Dynamic Nepali Sign Language Recognition
CNN + LSTM Model for Gesture-Based Communication

Splash Screen
Project Overview
- Objective: Build an AI system to dynamically recognize Nepali Sign Language (NSL) gestures and bridge the communication gap between deaf-mute and hearing-speaking individuals.
- Tools & Technologies: Python, TensorFlow, InceptionV3, LSTM, FFmpeg, NumPy, Google Colab
Problem Statement
Many deaf-mute individuals in Nepal lack early exposure to Nepali Sign Language (NSL), making communication with the general public challenging. There is a shortage of interpreters, and most families lack NSL proficiency. This project aims to create a system that can dynamically translate NSL gestures into text/voice and vice versa to bridge this communication gap.
Dataset
Due to the lack of publicly available NSL datasets, a custom dataset was generated with five NSL signs: father, food, promise, tea, wife. Each sign was performed 20 times under different lighting and background conditions, leading to 80 videos per class (66 for training, 14 for testing). Data augmentation expanded the dataset to 1650 total videos.
Preprocessing
- Augmented videos using flipping, rotation, contrast manipulation.
- Extracted frames using FFmpeg and generated metadata CSV.
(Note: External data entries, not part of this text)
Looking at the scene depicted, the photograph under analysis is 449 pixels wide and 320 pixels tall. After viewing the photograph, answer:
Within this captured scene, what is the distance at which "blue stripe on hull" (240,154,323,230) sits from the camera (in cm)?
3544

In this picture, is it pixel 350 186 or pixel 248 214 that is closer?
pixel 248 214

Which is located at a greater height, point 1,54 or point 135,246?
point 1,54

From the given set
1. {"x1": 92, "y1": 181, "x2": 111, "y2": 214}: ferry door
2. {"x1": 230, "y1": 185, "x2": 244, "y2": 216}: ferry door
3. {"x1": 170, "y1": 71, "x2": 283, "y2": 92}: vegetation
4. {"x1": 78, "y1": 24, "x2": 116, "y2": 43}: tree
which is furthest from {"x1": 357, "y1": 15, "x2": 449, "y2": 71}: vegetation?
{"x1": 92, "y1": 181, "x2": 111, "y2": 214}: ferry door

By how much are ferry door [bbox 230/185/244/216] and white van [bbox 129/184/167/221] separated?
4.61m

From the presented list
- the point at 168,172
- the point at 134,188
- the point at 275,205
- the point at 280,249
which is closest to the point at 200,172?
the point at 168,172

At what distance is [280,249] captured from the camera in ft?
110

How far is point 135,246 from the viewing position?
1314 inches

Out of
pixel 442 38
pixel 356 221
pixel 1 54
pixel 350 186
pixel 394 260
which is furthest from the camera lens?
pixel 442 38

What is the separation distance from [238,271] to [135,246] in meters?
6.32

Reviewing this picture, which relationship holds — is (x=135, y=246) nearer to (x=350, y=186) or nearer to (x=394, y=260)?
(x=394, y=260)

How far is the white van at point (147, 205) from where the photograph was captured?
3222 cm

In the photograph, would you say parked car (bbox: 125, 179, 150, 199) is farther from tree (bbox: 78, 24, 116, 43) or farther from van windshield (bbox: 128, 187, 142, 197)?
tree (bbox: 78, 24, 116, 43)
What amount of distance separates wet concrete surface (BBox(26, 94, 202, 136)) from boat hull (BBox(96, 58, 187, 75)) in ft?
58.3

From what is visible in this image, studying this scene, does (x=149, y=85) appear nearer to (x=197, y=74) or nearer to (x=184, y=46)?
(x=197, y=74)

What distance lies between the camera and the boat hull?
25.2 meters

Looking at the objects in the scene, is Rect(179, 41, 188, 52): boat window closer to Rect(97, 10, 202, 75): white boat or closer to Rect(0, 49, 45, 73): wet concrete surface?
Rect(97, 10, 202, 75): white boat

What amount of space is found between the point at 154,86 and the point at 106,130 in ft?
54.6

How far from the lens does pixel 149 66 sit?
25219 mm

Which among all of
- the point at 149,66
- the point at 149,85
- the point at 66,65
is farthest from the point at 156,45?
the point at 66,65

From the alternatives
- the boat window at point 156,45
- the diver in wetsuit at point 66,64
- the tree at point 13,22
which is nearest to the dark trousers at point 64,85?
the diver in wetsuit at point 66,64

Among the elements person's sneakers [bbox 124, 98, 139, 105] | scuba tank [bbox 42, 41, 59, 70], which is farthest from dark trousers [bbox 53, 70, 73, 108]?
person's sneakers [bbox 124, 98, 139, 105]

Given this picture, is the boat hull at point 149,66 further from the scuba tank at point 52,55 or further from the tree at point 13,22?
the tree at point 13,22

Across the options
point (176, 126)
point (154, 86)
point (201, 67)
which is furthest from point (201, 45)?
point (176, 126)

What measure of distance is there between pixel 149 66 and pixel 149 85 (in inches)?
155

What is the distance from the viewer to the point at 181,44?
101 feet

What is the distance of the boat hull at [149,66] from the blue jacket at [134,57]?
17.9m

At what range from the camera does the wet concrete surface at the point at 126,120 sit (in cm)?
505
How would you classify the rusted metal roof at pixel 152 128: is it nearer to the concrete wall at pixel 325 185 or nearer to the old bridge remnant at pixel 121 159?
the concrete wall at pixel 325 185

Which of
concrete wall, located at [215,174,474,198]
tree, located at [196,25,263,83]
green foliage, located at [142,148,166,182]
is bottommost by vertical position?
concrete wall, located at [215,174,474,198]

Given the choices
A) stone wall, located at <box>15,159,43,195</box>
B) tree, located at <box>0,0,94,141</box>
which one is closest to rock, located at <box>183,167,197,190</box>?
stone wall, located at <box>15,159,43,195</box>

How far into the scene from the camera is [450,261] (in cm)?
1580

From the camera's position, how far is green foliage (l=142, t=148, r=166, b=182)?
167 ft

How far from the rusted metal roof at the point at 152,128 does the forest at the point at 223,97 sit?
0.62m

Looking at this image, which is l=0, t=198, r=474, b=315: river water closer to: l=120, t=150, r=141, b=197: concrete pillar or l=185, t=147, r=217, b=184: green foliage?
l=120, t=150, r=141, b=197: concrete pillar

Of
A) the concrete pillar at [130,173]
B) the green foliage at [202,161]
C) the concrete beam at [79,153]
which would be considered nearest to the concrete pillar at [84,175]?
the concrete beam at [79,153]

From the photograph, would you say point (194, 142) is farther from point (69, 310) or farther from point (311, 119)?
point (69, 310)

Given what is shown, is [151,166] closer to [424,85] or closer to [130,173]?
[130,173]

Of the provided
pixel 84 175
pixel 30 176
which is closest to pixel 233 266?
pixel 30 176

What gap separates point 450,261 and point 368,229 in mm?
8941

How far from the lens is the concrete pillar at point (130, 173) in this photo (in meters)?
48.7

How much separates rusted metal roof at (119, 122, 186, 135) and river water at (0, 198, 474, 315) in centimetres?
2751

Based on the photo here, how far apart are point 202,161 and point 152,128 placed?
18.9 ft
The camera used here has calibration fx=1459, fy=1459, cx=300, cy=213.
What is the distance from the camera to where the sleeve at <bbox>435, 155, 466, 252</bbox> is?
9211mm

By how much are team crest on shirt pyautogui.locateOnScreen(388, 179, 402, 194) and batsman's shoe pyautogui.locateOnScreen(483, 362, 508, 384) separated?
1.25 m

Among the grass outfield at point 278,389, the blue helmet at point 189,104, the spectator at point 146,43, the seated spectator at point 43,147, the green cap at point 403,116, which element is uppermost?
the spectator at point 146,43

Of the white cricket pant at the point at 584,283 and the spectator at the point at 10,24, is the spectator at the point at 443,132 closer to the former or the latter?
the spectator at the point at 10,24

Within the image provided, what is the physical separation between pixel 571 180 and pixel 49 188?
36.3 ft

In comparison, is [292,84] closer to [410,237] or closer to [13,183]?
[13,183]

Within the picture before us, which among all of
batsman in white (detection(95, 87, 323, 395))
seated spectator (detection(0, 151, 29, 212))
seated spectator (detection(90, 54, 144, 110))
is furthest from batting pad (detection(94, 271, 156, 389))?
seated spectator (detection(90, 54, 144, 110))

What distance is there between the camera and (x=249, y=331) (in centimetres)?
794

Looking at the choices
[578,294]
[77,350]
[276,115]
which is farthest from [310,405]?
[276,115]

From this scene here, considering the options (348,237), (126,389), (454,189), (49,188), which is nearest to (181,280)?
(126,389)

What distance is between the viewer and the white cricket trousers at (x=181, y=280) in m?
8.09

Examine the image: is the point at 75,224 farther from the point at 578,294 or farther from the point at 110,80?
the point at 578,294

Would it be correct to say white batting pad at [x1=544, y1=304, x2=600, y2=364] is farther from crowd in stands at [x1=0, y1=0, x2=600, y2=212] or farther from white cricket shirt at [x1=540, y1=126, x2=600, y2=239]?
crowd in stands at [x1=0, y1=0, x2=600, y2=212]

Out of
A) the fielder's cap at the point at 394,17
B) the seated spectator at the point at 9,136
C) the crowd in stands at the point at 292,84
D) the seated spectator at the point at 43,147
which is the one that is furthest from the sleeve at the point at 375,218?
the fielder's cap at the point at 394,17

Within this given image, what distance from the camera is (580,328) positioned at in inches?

- Downsampled to 40 frames per video to reduce overfitting.
- Extracted features using InceptionV3 (output: 40x2048 feature vectors).
Methodology
- Feature Extraction: Used InceptionV3 (pretrained on ImageNet) to extract spatial features from video frames.
- Temporal Modeling: Passed features to LSTM layers to model sequential dependencies.
- Model Architecture:
- 2 LSTM layers (256 and 128 units)
- Dense + ReLU + Dropout layers
- Final Dense layer with Softmax for classification
- Training Configuration:
- Loss Function: Categorical Crossentropy
- Optimizer: Adam (lr=1e-5, decay=1e-5)
- Metrics: Accuracy, Top-k Accuracy
Experimental Results
- Trained for 100 epochs on Google Colab (with GPU support)
- Initial model with 66 videos/class → 98% training accuracy, 20% validation accuracy (overfitting)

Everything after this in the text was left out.